I bleed orange and blue, and my dissertation is on the ontology of minds in the philosophy of Descartes and Locke.

Put that in your pipe and smoke it.
posted by oddman at 8:32 PM on September 9, 2007


Word up, oddman. And Go Irish, though this is sure gonna be a tough year.
posted by Roach at 8:34 PM on September 9, 2007


The problem is that they get paid millions of dollars to push a funny-shaped piece of leather around a large flat area.

For some of them, sure. I'll guess this guy was a lot closer to league-minimum, which starts at $285k for the first year, and graduates to just under $600k for years 4 through 6 - Now that's a lot of money to me, though certainly in line with, say some Wall Street careers, but there are vast numbers of "professional" athletes who are far closer to you and I in salary than the until-recently $13 million-a-year Mr. Vick.

And imagine if your corporate gig was marked by a large chance of serious, potentially crippling injury and an average duration of 3 to 4 years. Puts that minimum in a bit of perspective.

And at least the pay is (broadly speaking) pegged to performance. If these guys can't cut it, they're gone. I'm not even much of football fan, but I'm far more dismayed and disgusted at dipsh*ts like Robert Nardelli, crapping the bed at Home Depot just to fall up into the CEO post at Chrysler(?!). There's your outrage my friend, not some schlub playing left tackle and working on his fourth concussion and a couple of permanently-fused vertabrae.
posted by jalexei at 8:42 PM on September 9, 2007


Rough year? I'm a Michigan fan. Don't talk to me about rough years.
posted by bijou at 8:43 PM on September 9, 2007


Sagan helped improve the world, presenting countless truths of science in a lucid and entertaining way: Montana threw footballs. There's something deeply messed up there.

Montana threw footballs. Pavarotti sang tunes. Picasso doodled.
posted by stargell at 8:46 PM on September 9, 2007 [1 favorite]


but chuck norris kicked ASS
posted by pyramid termite at 8:47 PM on September 9, 2007


Montana threw footballs. Pavarotti sang tunes. Picasso doodled.

Barry Sanders danced.
posted by Roach at 8:59 PM on September 9, 2007 [1 favorite]


Rough year? I'm a Michigan fan.

.
posted by psmith at 9:12 PM on September 9, 2007


It amazes me that people are willing to make that kind of sacrifice of their bodies. Not everyone gets paid the dump trucks full of cash, and I don't understand why you would hurt yourself that much for a game.

Look at roofers or people who do floors. Their backs and knees don't last forever, and they're not even making much.
posted by craniac at 9:16 PM on September 9, 2007


If these guys can't cut it, they're gone. I'm not even much of football fan, but I'm far more dismayed and disgusted at dipsh*ts like Robert Nardelli, crapping the bed at Home Depot just to fall up into the CEO post at Chrysler(?!).

This is correct: "Glamor" CEOs are the true poster children for salaries and perks wildly out of line with what they actually do.

**DATASET RECORDS**.

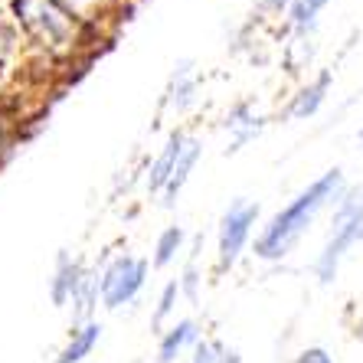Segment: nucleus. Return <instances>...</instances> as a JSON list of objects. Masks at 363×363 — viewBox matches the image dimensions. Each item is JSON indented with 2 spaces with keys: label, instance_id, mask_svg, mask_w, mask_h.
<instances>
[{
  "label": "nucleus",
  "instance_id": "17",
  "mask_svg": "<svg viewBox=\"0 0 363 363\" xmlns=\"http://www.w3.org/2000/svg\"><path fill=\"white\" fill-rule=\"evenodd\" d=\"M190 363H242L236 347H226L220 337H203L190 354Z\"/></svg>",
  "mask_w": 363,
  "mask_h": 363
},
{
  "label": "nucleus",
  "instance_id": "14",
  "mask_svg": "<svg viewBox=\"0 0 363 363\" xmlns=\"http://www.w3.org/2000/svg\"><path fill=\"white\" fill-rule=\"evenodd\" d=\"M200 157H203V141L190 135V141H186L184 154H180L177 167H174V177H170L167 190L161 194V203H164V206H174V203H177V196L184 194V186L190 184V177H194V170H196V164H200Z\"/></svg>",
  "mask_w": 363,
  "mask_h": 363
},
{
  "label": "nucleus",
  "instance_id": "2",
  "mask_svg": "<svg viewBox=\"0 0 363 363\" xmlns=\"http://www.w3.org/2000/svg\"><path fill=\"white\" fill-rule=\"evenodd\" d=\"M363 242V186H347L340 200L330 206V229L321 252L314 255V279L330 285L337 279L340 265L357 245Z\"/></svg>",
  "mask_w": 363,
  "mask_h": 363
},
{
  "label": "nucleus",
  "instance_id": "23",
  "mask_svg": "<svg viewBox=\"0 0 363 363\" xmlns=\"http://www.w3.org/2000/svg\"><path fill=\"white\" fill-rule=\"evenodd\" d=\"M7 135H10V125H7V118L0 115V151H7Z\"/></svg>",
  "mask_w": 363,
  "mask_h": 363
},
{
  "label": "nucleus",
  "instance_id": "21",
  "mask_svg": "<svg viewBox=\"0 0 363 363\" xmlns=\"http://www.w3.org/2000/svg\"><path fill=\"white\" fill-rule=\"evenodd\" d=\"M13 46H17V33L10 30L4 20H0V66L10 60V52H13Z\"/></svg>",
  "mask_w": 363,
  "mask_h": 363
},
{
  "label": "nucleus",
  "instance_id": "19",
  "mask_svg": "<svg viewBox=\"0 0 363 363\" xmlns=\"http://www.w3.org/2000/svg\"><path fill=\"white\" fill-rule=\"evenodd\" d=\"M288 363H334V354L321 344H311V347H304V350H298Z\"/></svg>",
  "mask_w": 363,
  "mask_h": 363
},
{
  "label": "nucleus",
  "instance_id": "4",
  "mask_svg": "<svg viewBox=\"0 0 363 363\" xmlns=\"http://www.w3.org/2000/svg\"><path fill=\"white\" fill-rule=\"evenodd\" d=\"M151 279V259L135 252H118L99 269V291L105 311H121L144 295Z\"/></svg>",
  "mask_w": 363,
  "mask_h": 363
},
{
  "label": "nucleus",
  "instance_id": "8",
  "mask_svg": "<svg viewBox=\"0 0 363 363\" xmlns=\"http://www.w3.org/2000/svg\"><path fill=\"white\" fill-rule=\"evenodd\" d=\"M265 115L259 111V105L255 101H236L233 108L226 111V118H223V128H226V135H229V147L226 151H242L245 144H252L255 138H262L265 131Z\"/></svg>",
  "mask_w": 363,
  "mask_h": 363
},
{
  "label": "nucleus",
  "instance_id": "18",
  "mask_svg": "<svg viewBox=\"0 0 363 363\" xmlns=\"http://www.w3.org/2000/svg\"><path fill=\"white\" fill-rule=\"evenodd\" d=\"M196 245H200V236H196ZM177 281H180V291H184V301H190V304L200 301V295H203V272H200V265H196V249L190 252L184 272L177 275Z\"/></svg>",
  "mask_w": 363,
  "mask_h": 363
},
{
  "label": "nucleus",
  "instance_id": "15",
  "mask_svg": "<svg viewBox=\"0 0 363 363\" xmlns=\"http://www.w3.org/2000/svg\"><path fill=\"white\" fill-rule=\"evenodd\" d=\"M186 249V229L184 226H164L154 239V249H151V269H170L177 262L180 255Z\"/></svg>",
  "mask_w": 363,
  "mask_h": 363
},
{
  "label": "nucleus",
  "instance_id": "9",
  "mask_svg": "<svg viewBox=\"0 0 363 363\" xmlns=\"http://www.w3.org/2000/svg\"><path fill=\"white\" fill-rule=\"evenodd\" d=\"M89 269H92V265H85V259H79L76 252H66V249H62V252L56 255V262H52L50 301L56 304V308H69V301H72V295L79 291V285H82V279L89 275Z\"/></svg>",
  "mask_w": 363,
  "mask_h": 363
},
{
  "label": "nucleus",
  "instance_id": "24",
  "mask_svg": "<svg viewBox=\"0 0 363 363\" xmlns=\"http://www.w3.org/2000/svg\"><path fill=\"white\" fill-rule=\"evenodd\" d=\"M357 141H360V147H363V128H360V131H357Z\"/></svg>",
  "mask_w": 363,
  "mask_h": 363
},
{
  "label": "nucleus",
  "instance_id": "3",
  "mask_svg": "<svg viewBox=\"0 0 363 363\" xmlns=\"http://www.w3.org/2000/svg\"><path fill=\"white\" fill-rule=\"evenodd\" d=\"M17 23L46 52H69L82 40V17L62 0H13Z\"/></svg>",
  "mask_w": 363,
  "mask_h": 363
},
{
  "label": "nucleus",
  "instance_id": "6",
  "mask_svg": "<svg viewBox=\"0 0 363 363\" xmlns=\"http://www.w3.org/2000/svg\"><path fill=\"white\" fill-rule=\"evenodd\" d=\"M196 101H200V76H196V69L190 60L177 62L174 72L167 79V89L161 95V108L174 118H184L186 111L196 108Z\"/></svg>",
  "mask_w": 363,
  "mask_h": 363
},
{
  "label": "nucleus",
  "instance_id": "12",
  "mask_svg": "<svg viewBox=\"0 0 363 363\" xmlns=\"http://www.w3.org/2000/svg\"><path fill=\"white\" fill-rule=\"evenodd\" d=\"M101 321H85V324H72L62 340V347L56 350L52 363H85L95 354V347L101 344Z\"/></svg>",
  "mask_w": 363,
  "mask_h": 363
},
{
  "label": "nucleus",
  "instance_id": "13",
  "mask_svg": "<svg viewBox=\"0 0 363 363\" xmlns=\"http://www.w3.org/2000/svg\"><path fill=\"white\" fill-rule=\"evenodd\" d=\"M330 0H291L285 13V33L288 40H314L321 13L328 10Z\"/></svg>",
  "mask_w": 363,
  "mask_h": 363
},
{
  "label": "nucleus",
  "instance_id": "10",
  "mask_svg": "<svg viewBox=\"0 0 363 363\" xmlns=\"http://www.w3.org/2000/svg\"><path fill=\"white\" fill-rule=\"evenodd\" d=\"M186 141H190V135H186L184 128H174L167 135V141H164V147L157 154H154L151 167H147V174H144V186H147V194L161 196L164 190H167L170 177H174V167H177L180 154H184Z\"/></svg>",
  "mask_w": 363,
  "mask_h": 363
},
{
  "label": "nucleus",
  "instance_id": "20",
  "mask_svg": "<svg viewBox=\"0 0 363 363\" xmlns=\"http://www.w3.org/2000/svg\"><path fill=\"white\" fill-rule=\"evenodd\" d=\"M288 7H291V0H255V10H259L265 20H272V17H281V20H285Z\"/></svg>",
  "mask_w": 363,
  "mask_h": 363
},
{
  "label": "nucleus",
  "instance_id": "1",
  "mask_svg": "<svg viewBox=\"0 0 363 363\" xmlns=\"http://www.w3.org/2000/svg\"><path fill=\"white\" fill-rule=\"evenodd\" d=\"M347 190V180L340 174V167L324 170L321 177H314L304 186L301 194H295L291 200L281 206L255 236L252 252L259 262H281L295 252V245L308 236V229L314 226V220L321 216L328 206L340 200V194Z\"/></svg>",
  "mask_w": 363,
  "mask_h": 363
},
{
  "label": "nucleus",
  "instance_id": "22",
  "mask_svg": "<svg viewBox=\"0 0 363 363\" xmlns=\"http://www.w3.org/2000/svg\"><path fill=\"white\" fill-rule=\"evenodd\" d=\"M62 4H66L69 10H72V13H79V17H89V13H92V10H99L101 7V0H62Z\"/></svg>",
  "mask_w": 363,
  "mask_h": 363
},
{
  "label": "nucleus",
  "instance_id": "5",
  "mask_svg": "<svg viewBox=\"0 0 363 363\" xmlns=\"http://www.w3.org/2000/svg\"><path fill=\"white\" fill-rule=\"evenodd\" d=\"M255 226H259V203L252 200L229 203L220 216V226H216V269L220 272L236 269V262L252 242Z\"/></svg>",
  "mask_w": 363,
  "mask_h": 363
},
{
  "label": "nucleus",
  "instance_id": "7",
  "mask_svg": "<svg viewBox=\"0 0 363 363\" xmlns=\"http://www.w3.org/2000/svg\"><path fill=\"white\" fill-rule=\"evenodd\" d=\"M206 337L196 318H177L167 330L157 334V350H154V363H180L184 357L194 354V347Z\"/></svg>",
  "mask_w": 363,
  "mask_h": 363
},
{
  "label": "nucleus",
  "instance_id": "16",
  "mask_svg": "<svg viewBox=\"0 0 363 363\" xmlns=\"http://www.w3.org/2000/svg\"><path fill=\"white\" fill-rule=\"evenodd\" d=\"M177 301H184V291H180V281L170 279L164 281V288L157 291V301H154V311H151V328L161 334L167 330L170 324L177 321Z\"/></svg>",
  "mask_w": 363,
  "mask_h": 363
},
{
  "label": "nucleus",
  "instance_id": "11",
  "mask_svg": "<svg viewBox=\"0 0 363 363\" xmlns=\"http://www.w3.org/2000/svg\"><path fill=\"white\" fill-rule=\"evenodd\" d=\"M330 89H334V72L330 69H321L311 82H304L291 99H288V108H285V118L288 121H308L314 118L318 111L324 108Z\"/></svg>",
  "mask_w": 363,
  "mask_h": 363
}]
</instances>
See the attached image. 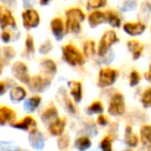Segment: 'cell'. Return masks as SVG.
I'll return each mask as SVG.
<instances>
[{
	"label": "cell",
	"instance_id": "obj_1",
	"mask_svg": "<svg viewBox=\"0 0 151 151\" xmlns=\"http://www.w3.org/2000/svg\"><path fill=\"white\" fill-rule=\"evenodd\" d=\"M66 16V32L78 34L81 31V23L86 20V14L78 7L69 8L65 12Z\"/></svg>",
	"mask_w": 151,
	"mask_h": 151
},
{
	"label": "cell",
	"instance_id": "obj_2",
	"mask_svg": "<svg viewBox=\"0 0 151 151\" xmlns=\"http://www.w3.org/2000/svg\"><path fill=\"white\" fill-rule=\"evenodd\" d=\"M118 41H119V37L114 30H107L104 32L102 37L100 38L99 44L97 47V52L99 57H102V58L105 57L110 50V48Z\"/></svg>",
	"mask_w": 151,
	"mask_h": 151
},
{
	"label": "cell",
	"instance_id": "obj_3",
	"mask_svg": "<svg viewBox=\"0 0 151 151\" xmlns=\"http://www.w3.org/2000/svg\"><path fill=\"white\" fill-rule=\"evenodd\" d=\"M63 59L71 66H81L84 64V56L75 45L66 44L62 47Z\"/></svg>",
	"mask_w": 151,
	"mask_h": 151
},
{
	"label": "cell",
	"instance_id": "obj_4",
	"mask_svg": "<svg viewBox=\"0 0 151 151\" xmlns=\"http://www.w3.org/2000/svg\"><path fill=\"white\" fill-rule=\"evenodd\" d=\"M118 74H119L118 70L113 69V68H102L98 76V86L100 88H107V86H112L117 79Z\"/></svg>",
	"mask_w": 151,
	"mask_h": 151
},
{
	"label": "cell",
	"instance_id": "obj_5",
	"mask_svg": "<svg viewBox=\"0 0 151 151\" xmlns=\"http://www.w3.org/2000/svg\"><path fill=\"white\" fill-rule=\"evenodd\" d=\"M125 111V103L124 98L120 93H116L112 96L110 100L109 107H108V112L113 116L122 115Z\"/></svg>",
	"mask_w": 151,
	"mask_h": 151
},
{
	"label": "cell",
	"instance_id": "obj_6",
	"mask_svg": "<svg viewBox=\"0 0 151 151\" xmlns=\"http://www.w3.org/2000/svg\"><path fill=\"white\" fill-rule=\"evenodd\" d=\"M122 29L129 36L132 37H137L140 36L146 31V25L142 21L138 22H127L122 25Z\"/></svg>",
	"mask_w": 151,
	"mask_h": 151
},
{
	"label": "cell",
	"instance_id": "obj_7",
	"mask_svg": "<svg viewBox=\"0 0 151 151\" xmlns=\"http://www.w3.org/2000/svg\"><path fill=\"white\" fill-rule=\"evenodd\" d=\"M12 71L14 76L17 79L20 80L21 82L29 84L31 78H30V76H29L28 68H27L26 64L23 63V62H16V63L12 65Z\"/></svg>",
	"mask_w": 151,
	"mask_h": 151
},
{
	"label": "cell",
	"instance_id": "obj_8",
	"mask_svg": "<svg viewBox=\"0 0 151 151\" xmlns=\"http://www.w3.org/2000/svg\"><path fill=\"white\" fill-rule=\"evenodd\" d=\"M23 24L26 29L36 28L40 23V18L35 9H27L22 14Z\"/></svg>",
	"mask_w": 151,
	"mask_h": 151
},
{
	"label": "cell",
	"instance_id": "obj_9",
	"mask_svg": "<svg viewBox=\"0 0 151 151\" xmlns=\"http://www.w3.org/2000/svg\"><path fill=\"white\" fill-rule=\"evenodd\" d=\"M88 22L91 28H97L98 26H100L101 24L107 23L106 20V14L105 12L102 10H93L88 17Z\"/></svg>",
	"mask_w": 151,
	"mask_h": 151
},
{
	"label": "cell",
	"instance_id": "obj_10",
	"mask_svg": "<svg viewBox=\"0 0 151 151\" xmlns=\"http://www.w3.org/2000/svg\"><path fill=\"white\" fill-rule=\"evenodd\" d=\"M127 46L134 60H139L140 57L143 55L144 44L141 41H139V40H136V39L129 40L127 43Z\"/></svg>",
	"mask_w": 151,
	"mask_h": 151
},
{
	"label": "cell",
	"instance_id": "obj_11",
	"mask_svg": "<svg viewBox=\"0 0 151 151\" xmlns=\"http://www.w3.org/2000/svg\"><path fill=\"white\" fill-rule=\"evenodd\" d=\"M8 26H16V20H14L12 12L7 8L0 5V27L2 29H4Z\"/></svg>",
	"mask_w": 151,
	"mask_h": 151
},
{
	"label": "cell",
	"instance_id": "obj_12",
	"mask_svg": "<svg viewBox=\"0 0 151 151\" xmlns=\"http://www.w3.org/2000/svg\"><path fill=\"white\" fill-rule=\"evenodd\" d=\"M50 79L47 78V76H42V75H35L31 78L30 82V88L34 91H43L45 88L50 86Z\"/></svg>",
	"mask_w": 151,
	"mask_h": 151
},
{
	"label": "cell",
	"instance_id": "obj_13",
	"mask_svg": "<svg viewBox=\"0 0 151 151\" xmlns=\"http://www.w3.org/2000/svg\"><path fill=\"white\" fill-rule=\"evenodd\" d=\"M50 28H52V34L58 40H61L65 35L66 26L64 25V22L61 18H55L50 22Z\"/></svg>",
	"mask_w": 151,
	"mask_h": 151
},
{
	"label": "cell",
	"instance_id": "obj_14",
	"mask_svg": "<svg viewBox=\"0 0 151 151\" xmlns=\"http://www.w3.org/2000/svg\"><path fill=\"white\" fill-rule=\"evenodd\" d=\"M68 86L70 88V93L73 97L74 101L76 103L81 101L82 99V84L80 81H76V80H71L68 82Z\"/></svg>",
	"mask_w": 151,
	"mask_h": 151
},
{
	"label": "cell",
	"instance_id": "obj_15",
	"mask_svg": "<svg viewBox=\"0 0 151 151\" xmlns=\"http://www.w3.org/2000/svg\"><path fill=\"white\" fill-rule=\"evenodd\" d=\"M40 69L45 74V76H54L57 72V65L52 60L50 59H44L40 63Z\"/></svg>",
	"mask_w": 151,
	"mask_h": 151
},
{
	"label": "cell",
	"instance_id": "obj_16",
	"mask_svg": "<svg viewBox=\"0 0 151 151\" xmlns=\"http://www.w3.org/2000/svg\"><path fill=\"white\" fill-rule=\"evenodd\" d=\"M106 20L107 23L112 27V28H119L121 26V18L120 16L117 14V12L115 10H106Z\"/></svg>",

**BRIEF 1**. For each statement about the comment thread, marked (a), (b) and (c), answer yes or no and quote the exact words of the thread that decide it. (a) The league minimum starts at $285k for the first year. (b) The average duration of the corporate gig being compared is given as 3 to 4 years. (c) The dissertation mentioned in the first comment is on the philosophy of Hume and Kant.
**BRIEF 2**.
Answer these questions from the comment thread, with each answer on its own line and marked the same way:
(a) Where did Robert Nardelli work before taking the CEO post at Chrysler?
(b) Which two kinds of workers are named as having backs and knees that don't last forever?
(c) What did Barry Sanders do, according to the thread?
**BRIEF 3**. Repeat the part of the comment thread from "I bleed orange" up to and including "million-a-year Mr. Vick.".
The items come from a source other than the comment thread.

**TASK OUTPUT 1**.
(a) Yes: "which starts at $285k for the first year"
(b) Yes: "an average duration of 3 to 4 years"
(c) No: "the ontology of minds in the philosophy of Descartes and Locke"

**TASK OUTPUT 2**.
(a) Home Depot
(b) Roofers and people who do floors
(c) He danced.

**TASK OUTPUT 3**.
I bleed orange and blue, and my dissertation is on the ontology of minds in the philosophy of Descartes and Locke.

Put that in your pipe and smoke it.
posted by oddman at 8:32 PM on September 9, 2007


Word up, oddman. And Go Irish, though this is sure gonna be a tough year.
posted by Roach at 8:34 PM on September 9, 2007


The problem is that they get paid millions of dollars to push a funny-shaped piece of leather around a large flat area.

For some of them, sure. I'll guess this guy was a lot closer to league-minimum, which starts at $285k for the first year, and graduates to just under $600k for years 4 through 6 - Now that's a lot of money to me, though certainly in line with, say some Wall Street careers, but there are vast numbers of "professional" athletes who are far closer to you and I in salary than the until-recently $13 million-a-year Mr. Vick.